Smart School Budget-Cutting with Free Open-Source Software
I've been doing radio news-writing and announcing on weekends for the past few months - English teachers, all that teaching of writing and speaking really is a transferable skill-set - and the job started about the same time as the global economic crisis. Bad economic news dominates our top-of-the-hour newscasts to the degree we call them "the slit-your-wrist updates." Gloom, gloom.
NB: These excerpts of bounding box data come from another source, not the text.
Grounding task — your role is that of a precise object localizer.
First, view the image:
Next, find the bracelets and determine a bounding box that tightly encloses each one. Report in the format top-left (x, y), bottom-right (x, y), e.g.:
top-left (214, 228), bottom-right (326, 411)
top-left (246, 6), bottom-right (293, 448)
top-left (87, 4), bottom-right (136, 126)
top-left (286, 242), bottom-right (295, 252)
Skimming the Education Week digest of "Education and the Financial Crisis" articles, I can only say I'm glad I don't have to announce them too. I'd choke up as I read. Budget axes falling, student homeless rates rising (and by the way, the National Council of Homeless Education has a site with information on how children and youth whose families have lost their home to foreclosure may qualify for services under the McKinney-Vento Act. If you have homeless children in your classes, their parents should know about this, and from what I'm reading, most parents don't).
I want to hear first-hand accounts not only of how the crisis is affecting your school(s), but more importantly, any innovative measures your school, district, or state is taking to respond to the crisis in a way that minimizes the damage. There are better and worse ways to deal with lower budgets.
And I can offer one way to do that as I close.
Saving School Dollars with Free Software
Besides teaching English and history, I'm also a technology mentor, and I can't tell you how many hairs I've pulled while watching administrators sink tens or hundreds of thousands of dollars into software that they can get for freaking free. Case in point: Blackboard, the e-learning software, costs upwards of $50,000, and does things no better (and arguably worse) than the Free Open-Source Software ("FOSS") called Moodle. Choosing Moodle saves one teacher salary right there.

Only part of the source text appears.